The thought of filing for bankruptcy may intimidate you, especially if you are unsure of how repayment plans typically work.
However, the structure of a Chapter 13 plan is often beneficial for those looking for a new start in life unburdened by debt.
According to FindLaw, Chapter 13 bankruptcy involves an individual, known as a debtor, filing for a repayment plan. No business entities are eligible for this type of plan because you can only file for your own personal debts. Additionally, you must not have filed for Chapter 7 or Chapter 13 bankruptcy and had debts dismissed within the last two years.

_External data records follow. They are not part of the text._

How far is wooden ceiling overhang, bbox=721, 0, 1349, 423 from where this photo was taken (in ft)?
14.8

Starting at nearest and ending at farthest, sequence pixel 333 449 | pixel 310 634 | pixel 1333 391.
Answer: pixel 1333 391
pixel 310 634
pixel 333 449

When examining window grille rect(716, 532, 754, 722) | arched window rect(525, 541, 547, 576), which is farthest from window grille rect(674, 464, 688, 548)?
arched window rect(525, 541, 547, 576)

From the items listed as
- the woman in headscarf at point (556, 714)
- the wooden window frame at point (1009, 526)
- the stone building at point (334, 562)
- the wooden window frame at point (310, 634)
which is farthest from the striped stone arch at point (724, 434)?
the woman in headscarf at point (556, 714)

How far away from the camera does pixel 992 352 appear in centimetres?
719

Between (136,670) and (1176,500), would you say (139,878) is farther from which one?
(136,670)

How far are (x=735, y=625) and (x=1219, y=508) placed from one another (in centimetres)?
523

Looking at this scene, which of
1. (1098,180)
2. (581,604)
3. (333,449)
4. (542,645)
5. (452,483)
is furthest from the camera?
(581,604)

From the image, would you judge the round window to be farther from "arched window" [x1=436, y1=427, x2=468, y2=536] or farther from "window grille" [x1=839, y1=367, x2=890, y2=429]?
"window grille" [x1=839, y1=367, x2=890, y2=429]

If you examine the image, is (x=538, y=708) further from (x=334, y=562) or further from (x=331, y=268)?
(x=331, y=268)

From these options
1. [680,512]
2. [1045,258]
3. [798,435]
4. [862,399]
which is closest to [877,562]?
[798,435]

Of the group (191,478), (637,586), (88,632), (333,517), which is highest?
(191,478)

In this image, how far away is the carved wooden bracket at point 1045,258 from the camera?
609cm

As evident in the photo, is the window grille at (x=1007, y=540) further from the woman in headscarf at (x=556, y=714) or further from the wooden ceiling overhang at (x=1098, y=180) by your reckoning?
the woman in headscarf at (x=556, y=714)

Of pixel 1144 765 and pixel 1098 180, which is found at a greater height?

Most plans cover a three- to five-year period where you can stagger payments in order to fulfill your promises to creditors. However, the court may not dismiss all your debts under this new plan. You still must pay alimony, tax liens and child support in full.
Requirements for filing
As long as you meet the minimum limit on the amount of money you owe and can verify you have not had a case dismissed in the last 180 days, you may start your plan. Typically, you also must fulfill credit counseling requirements that deal with debt. You need documented proof of this counseling in order to continue with your bankruptcy plan.
A steady income is an important part of your Chapter 13 repayment plan. To prove you will follow through with your plan, you must show the court that you have enough income to pay for your unsecured creditors’ demands and any other expenses that arise. Once you prove this, you may start repaying your debts.